## [Work required]
Below are records; extract exactly the lines from the one with "best way to" through the final line, including both, but drop the pictures.

[Records from a dataset]
....
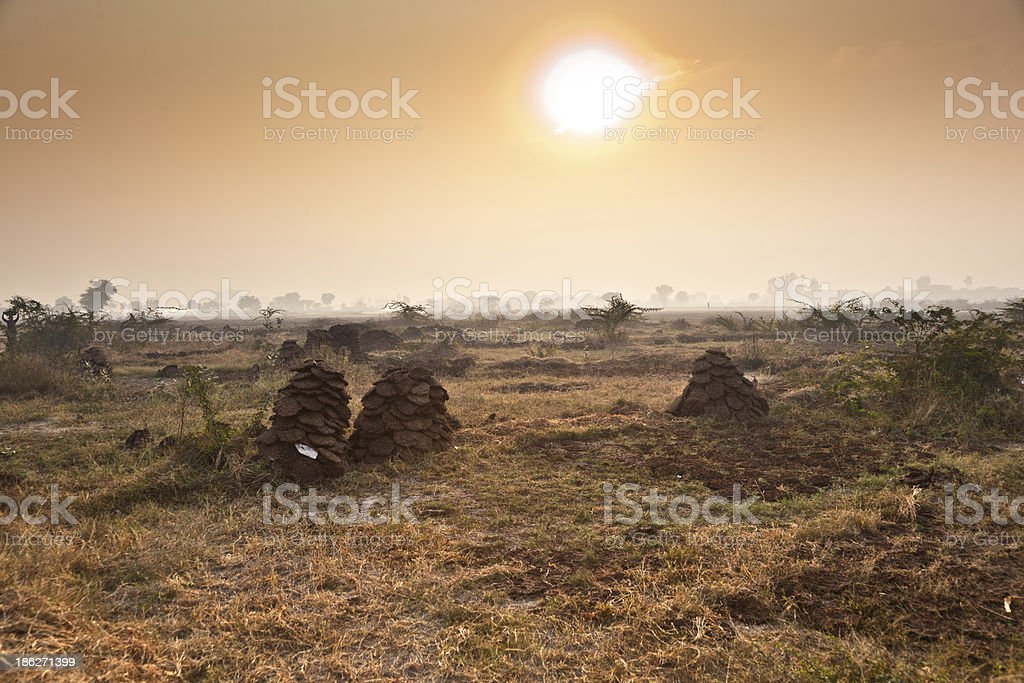 fields with trees and piles of cow pats stock photo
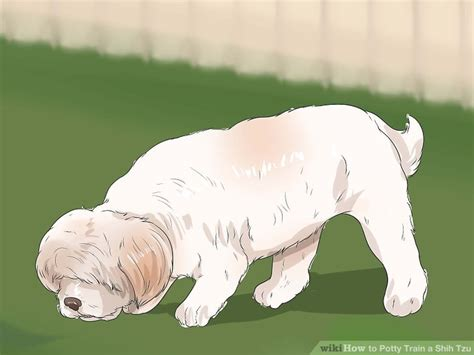 best way to potty a shih tzu 3 ways to potty a shih tzu wikihow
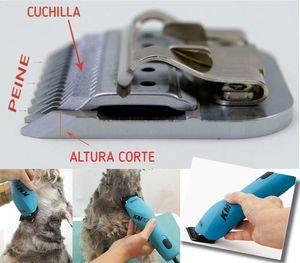 Cabezales de peluquería caninaAltura del corte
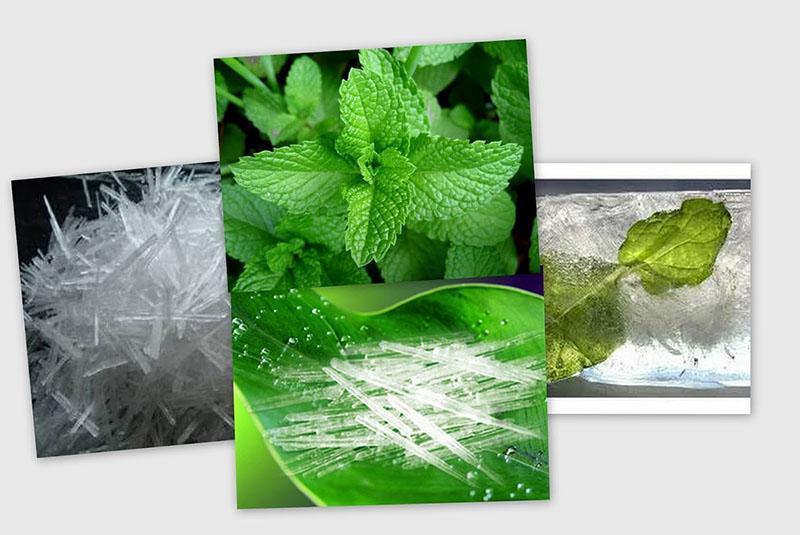 полезные свойства мяты для организма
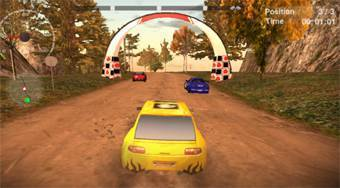 Dirt Rally Driver HD - online game | Mahee.com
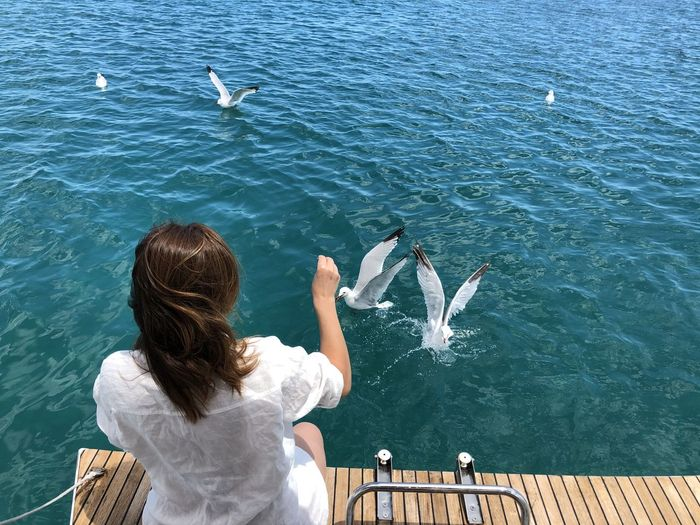 Rear view of woman with seagulls on sea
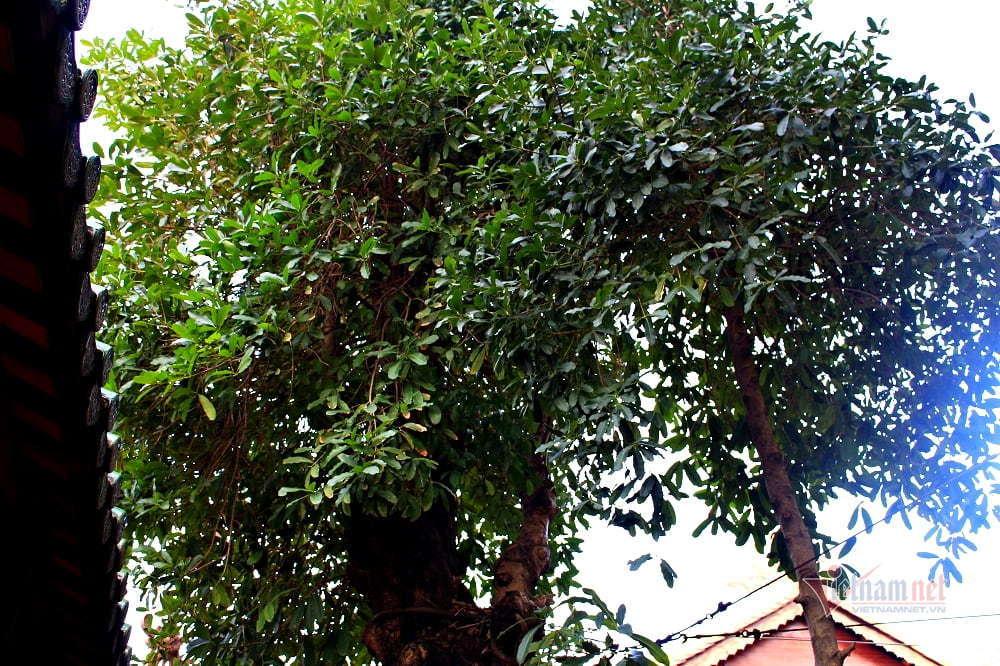 Cây bạch mai trăm tuổi 'từ linh khí sinh ra', quý hiếm bậc nhất Sài Gòn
....
## [Output for this task]
 best way to potty a shih tzu 3 ways to potty a shih tzu wikihow
 Cabezales de peluquería caninaAltura del corte
 полезные свойства мяты для организма
 Dirt Rally Driver HD - online game | Mahee.com
 Rear view of woman with seagulls on sea
 Cây bạch mai trăm tuổi 'từ linh khí sinh ra', quý hiếm bậc nhất Sài Gòn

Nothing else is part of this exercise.